Tobacco and alcohol use rank among the leading causes of preventable death in the United States. The National Survey on Drug Use and Health (NSDUH), conducted by the Substance Abuse and Mental Health Services Administration, tracks usage statistics of alcohol and tobacco. It also surveys people's perceptions of the risks of heavy tobacco and alcohol use.
Perhaps unsurprisingly, young adults—18-25-year-olds—are the biggest users of tobacco and alcohol. The good news is that reported usage among children—ages 12 to 17—has decreased significantly from 2011 to 2016. Here's a closer look at the data:
In 2016, about 24% of Americans reported using tobacco in the past month.
In 2011, roughly 27% of Americans reported tobacco use in the past month. The decline in tobacco use is not evenly distributed among age groups: young adults saw the most significant decline.
Roughly 51% of Americans (12 and over) reported alcohol use in the past month.
Between 2011 and 2016, alcohol consumption decreased for both 12-17 and 18-25 year olds, while there was no significant change for 26+ year olds.

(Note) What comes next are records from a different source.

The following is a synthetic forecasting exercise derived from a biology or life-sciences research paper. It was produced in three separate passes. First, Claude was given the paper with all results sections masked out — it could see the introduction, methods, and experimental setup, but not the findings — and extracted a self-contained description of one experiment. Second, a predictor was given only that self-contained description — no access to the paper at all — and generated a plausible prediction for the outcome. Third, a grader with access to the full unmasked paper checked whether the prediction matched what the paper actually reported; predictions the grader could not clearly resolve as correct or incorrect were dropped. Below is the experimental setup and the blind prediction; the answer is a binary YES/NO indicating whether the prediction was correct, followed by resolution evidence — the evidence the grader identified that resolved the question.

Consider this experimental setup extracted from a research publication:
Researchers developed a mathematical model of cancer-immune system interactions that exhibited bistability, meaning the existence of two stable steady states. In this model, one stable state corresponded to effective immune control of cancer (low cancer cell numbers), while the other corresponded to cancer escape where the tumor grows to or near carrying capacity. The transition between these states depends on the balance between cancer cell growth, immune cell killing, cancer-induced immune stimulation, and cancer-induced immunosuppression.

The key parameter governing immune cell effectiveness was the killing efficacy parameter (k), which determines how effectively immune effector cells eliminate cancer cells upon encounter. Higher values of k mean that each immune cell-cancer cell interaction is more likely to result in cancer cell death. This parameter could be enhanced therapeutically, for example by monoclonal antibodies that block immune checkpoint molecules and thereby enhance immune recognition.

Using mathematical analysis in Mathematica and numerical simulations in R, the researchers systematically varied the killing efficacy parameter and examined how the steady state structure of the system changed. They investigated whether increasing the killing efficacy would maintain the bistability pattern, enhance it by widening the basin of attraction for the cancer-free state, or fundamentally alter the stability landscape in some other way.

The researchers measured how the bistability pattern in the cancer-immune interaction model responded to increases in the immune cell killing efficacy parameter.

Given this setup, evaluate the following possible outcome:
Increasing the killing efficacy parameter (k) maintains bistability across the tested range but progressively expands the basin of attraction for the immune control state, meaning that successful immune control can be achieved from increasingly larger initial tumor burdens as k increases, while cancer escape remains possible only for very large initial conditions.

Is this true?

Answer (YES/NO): NO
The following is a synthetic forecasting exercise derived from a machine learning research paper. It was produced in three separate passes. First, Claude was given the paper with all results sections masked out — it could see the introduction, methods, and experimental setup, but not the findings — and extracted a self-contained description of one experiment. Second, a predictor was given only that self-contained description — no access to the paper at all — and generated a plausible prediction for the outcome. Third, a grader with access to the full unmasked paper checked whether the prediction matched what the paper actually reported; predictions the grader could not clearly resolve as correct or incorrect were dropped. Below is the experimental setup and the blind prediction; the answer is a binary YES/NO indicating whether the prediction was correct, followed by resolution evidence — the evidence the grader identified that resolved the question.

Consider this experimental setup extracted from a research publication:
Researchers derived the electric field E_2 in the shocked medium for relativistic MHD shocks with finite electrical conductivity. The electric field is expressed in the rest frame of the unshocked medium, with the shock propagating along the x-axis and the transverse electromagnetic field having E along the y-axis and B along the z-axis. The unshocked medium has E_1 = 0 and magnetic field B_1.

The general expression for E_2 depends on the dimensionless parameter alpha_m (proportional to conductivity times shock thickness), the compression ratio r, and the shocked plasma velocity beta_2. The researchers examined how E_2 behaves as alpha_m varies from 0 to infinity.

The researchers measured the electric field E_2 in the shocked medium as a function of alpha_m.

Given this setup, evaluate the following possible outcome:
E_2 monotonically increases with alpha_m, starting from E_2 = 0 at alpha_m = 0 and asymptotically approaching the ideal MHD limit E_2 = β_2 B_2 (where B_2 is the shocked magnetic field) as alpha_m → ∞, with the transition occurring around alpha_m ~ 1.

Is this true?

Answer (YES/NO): NO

Attitudes toward the risks of heavy tobacco and alcohol use also vary by age.
About the Data
State- and national-level survey data for tobacco and alcohol use and perception of risk is from the Substance Abuse and Mental Health Services Administration’s (SAHMSA) National Survey on Drug Use and Health.
Significant changes (95% confidence) in tobacco product and alcohol use between 2011 and 2016 were detected by modeling the usage data as linear regressions and testing for significantly non-zero slopes.